AUDIENCE MEMBER:  Bigger font?
JOSH:  I don't think I can.  It's a video.  So we're sitting on 
the break point.  Right there.  So this happens after the actual 
error has occurred.  So that doesn't necessarily help us because 
we want to know what caused it.  So let's go backwards in time.  
We're now at the previous if-statement.  So it's based on a 
variable called error flag.  So let's take a look at where 
that's stored in memory and we get a pointer out of it.  And 
we'll then set a watchpoint on this pointer, which means, "We'll 
get a breakpoint whenever that value's changed."  Now, let's run 
the program backwards and see what happens.  And we go to the 
line that changes the zero to one.  And that's really cool.  So 
now we can move around in time in program state and we can go 
forwards to see what happens afterwards or we can go backwards 
again and we can keep going backwards.  If we want to dig into 
what happened before us, we want to step into functions, so we 
can go back in time, and a bit more.  But we decide we're not 
actually interested in that, we can reverse finish and go back 
to the color.  So from here, I think we'll step back a little 
bit more to see what the problem was.  Not the if-statement, 
that's just getting us into where the error was flagged.  Let's 
just go to try_parse here.  Eventually we notice there's this 
mallet call, an allocation that turns out that it failed.  And 
that says, close connection immediately.  So that looks like our 
problem.  And so we were able to figure out the cause based on 
the effects, which is a radical notion.  And if you rerun the 
debugger, the watch point is still valid and he can see that it 
goes forward.  Every time you restart your replay session.

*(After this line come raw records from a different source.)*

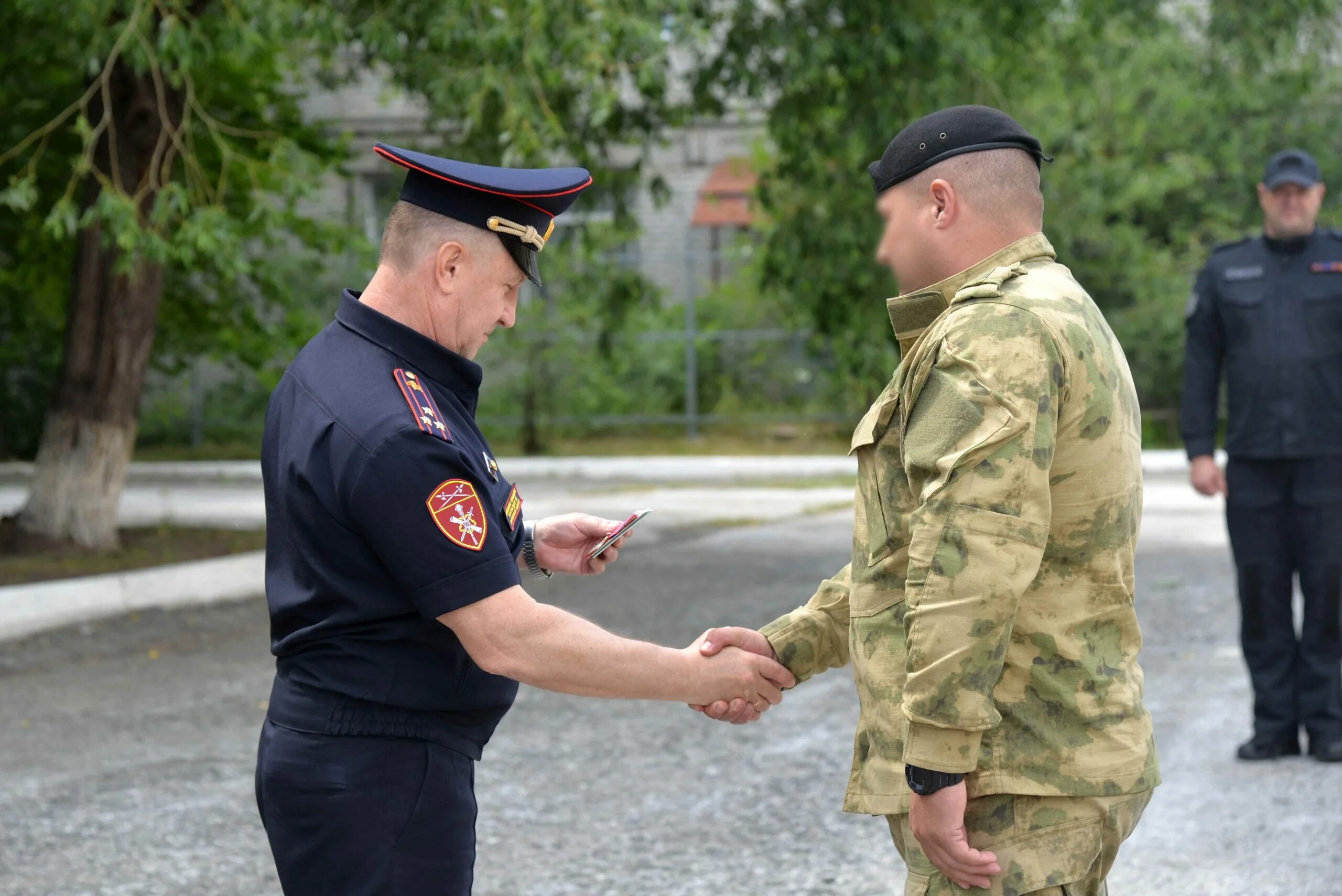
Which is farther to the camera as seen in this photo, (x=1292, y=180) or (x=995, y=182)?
(x=1292, y=180)

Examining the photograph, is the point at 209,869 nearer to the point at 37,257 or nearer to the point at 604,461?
the point at 37,257

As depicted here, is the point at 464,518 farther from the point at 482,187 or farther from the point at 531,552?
the point at 531,552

          So, that is what rr looks like using it.  So when you 
think, like, how's this happening?  So there's a few tricks.  

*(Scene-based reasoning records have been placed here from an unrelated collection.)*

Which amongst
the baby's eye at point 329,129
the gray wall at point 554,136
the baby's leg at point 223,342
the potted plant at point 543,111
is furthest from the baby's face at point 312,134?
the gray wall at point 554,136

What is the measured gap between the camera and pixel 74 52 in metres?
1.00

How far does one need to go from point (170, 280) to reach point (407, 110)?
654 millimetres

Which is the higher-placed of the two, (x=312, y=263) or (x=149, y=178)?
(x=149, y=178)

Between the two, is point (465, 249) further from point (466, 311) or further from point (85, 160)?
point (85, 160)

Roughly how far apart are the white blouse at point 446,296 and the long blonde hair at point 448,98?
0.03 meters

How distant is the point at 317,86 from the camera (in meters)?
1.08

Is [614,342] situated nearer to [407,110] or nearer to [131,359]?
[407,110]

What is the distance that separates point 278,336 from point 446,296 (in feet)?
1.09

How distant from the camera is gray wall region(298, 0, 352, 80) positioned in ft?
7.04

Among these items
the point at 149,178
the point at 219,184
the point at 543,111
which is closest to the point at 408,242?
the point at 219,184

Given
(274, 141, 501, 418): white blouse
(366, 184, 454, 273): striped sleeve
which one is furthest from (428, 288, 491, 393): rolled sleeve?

One is that all multithreading gets scheduled into one single 
thread so that means that you can control how the actual 
interruption of -- preemption of threads happens.  You'll have 
to trust me on that, there are reasons.  And then almost all 
non-deterministic behavior here ends up happening through the 
system calls the kernel which means that the program can 
intercept the system call and notice the resulting output when 
recording and then when it's replaying, when it has the system 
call again, ignore it and then just replace the output you would 
get with the recorded one and then you use something called 
hardware performance counters to get a specific point in time 
that you can associate with these events and in this manner, you 
then have a trace of programming behavior over time that you can 
just replay over and over, which is neat.  So why is rr 
especially in particular is that it has special low overhead 
compared to other tools.  It's nothing new.  Like, this isn't an 
idea that's been around since the earlier 2000's, and there's a 
bunch of tools out there.  This one is a new one that's aiming 
for production quality.  We use it at FireFox regularly.  It's 
of new use to us good it can't deal with giant programs and also 
we don't want any kernel modules, we don't want any hardware.  

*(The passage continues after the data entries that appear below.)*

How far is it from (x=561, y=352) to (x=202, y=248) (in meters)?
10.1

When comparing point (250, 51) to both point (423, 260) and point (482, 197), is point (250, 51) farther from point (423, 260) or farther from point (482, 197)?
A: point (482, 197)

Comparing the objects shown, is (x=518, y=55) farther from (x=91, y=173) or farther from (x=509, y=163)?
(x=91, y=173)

There is any stock 32 or 64 bit Linux system that can do this 
with it.  And it's all open source, so it's pretty fun.  So what 
else can you do with this?  You can travel back in time.  It's 
fun.  But imagine if all your testing infrastructure ran in rr.  
If you have less than two times overhead, often that means 1.2 
times.  That means a ten minute suite will now take two times.  
Every time you notice a flaky test that occasionally fails, you 
can be just like oh, I'll just grab the recording from another 
server and log in there and take a look whenever I have the 
time.  That's pretty nice.  And also this works in optimize 
builds in that if you're ever debugging something in GDB, and 
this object that I'm trying to inspect optimizes out, you can 
figure out where that that value came from and eventually you 
can point a point where it's not optimize out.  So additionally 
this is super helpful for debugging products.  For audio video 
stuff, we have an engineer who's debugging wireframe drops.  And 
when you have GDB, you can say, when was the last time we ran 
this code?  If you were running GDB normally, maybe it was 60 
seconds ago.  But with rr, it has a fixed point in time that 
would be the same point in time, and you can actually run logic 
against that.  So that's it.  This is a really fun tool to play 
with, and record and replay makes my life so much better when I 
use it.  And I love it.  Come talk to me more about how it 
works.  Thank you.
MAGGIE:  How amazing were all of these?
AUDIENCE MEMBER:  Super amazing!